As the years went by and our own families evolved, we also learned that those carefully woven moments were often threaded with anxiety and exhaustion. As much as she reveled in her domestic gifts, my mom collapsed like an over-baked souffle after each major holiday. Perfection does have its price.
We laugh about it over the apple pie now, but my parents' annual skirmishes over the Christmas tree were legendary. One year my mild mannered father got so aggravated by my mother's insistence on a perfectly straight evergreen that he nailed the tree holder to the living room floor.
Now that my father and mother have passed on, the frayed edges of those epic holidays blur and fade. Call it the foggy lens of the heart's longing. We've suffered other major losses, too, including both of my sisters' husbands. Framed by the reality of their absence at the table, I mainly recall the golden moments in our family tapestry.
So what shall we weave this Christmas Present?

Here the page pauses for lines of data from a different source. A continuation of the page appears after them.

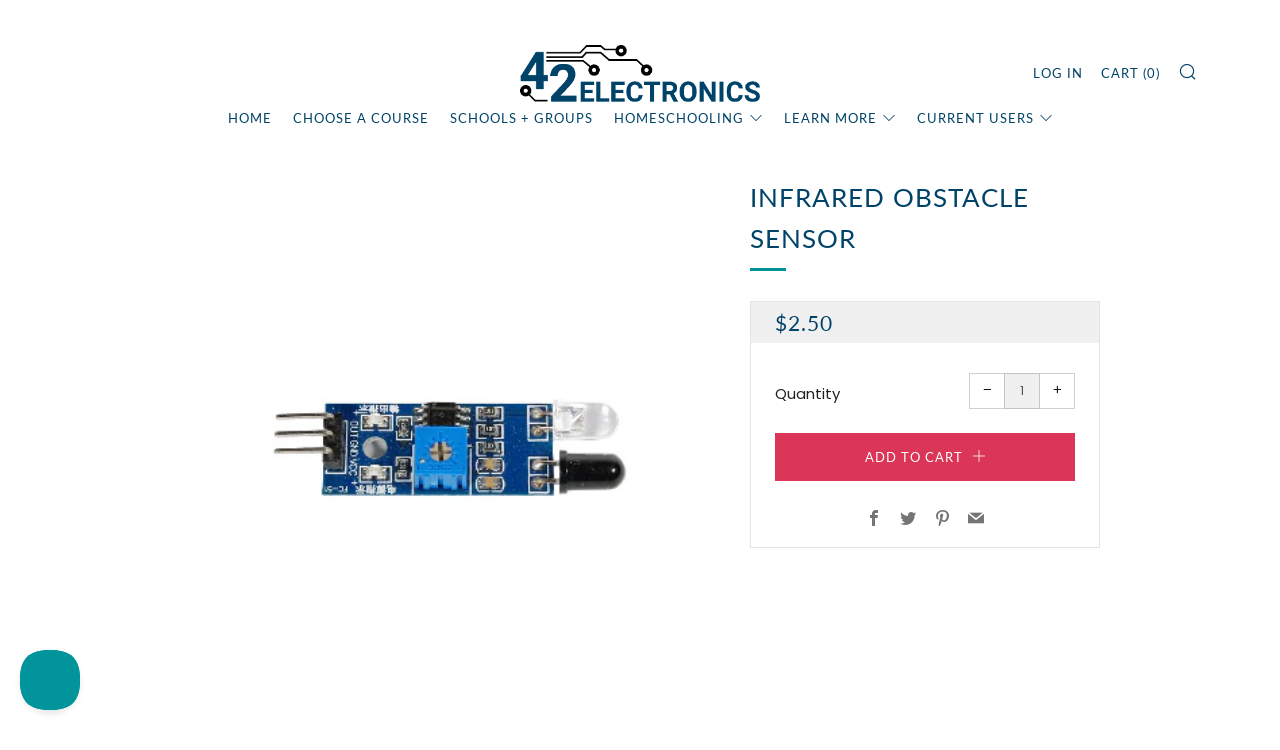

--- FILE ---
content_type: text/javascript
request_url: https://42electronics.com/cdn/shop/t/20/assets/custom.js?v=152733329445290166911646754609
body_size: -663
content:
//# sourceMappingURL=/cdn/shop/t/20/assets/custom.js.map?v=152733329445290166911646754609


--- FILE ---
content_type: application/javascript; charset=utf-8
request_url: https://searchanise-ef84.kxcdn.com/preload_data.9V7m5R8o3J.js
body_size: 347
content:
window.Searchanise.preloadedSuggestions=['level a','raspberry pi','level c','level b','level a classroom','level d','replacement parts','raspberry pi 3','intro to robotics','level a and b','to robotics level a','a level','robotics level b','raspberry pi a model','lesson a','robotics b','intro to robotics level c','extra co','level a and level b','intro to robotics a-d','raspberry pi model 3 or 3','equipment kit','led to','ohm resistors','intro to robotics online','level a component kit','intro to robotics level a','level a lessons','homeschool robotics','levels a d','robotics level a and b','raspbian os','programming complete','programming robot','level a level b','part a','jumper wires','building circuits','intro to robotics complete online course','raspberry pi 3 b','intro course','online course','obstacle sensor','raspberry pi kit','electronics curriculum kit','ntro to robotics course build a raspberry pi python robot','semester kit','course b','to robotics level','intro to robotics level a and level b','b touch sensor','lessons b','chassis hardware','intro to robotics level a online course building circuits & beginning programming','level c kit','level ic','kit d','intro to robotics course build a raspberry pi python robot','robotics a course','python and','lesson b','level a kits','electronics level a','raspberry pi and python standard course','classroom set','micro sd','robotics course instructor set','two semester electronics and coding homeschool course','to robotics','homeschool semester','build a raspberry pi','level a lesson','school and','intro to robotics level','rc car','level b kit'];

We still love to eat and cook. Although we've made some menu changes to accommodate aging waistlines and creeping cholesterol levels, the hallmarks of Christmas Past live on: the secret recipe pigs in the blanket, the requisite corn casserole, perfect pies, sweet potatoes and showstopping gravy. My brother still insists on "testing" the ham for quality. But now more than ever, there is a sense of reveling in each other's company just the way we are and without the angst of over-preparation.
Fresh green beans served from the pan on the kitchen counter still taste amazing. Pretty paper napkins mean no fussing with stain sticks. We can (and here I contain a small gasp of betrayal) even buy bags of ugly premade bows to plaster on our packages.
Maybe that's the point of holiday gatherings, after all. To look back at the burnt casseroles, the crooked trees, the cross words, the broken ornaments, the harried hostesses and hold them in the same wide-open embrace as the perfectly timed turkey, the gilded tables bathed in soft light and the presents wrapped in finery.
I might drive to the next town to find the right ingredient for some tempting new recipe. I might wander the woods for pine cones and branches and fashion them into an artful centerpiece. I am my mother's daughter, after all. But in the end, we are gathering to feast on the banquet of our family connectedness. When my extended family comes together, we are celebrating our commitment to survive and thrive over decades of joys and sorrows as well as the ordinary bumps and bruises of life.
In the best of all the traditions my parents gave us, we bow our heads together, give thanks and fill ourselves with everything good we bring to the table.